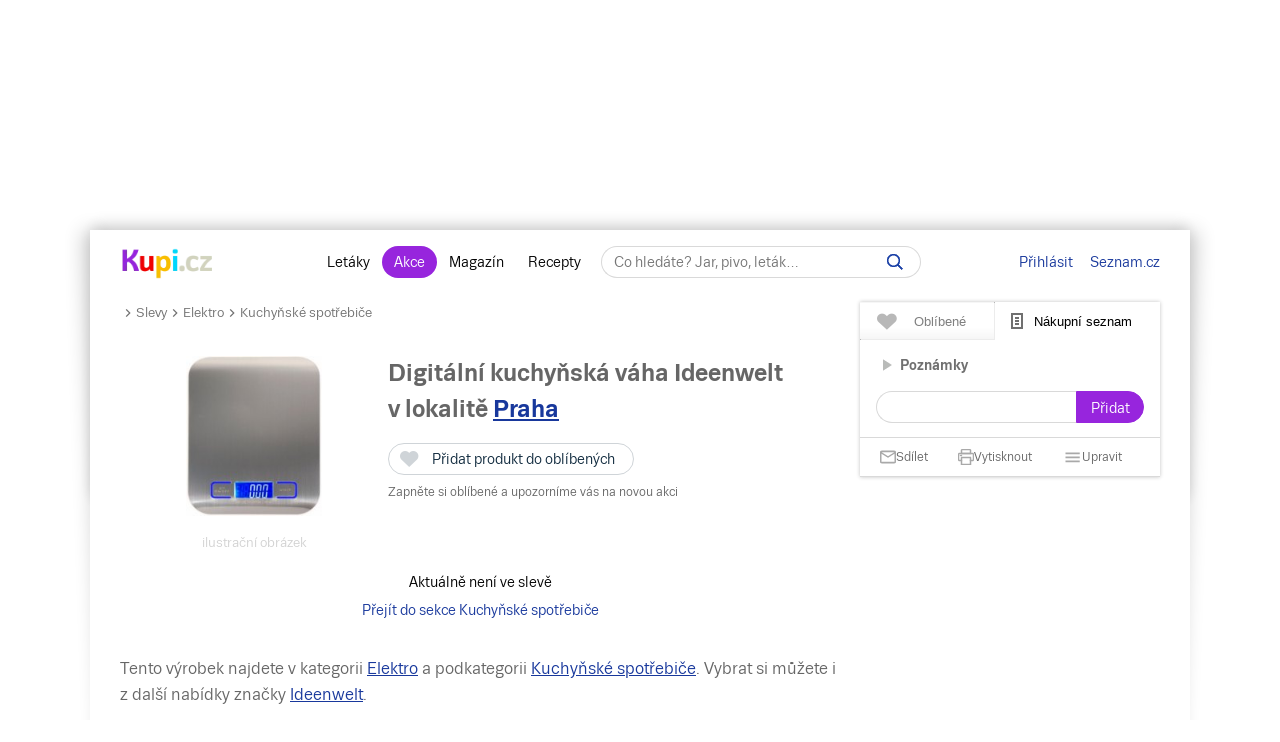

--- FILE ---
content_type: image/svg+xml
request_url: https://www.kupi.cz/img/flags/flag_pl.svg
body_size: 3
content:
<?xml version="1.0" encoding="UTF-8" standalone="no"?>
<!DOCTYPE svg PUBLIC "-//W3C//DTD SVG 1.1//EN" "http://www.w3.org/Graphics/SVG/1.1/DTD/svg11.dtd">
<svg width="100%" height="100%" viewBox="0 0 169 169" version="1.1" xmlns="http://www.w3.org/2000/svg" xmlns:xlink="http://www.w3.org/1999/xlink" xml:space="preserve" xmlns:serif="http://www.serif.com/" style="fill-rule:evenodd;clip-rule:evenodd;stroke-linejoin:round;stroke-miterlimit:2;">
    <g transform="matrix(1,0,0,1,-4082.29,-1019.79)">
        <g transform="matrix(4.16667,0,0,4.16667,0,0)">
            <path d="M1020.25,265L979.75,265C979.75,253.822 988.822,244.75 1000,244.75C1011.18,244.75 1020.25,253.822 1020.25,265Z" style="fill:white;fill-rule:nonzero;"/>
        </g>
        <g transform="matrix(4.16667,0,0,4.16667,0,0)">
            <path d="M1020.25,265C1020.25,276.178 1011.18,285.25 1000,285.25C988.822,285.25 979.75,276.178 979.75,265L1020.25,265Z" style="fill:rgb(221,29,62);fill-rule:nonzero;"/>
        </g>
    </g>
</svg>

_Problem:_ In the material above, how many lines include the word "path"? Answer with the number only.

_Solution for this exercise:_ 2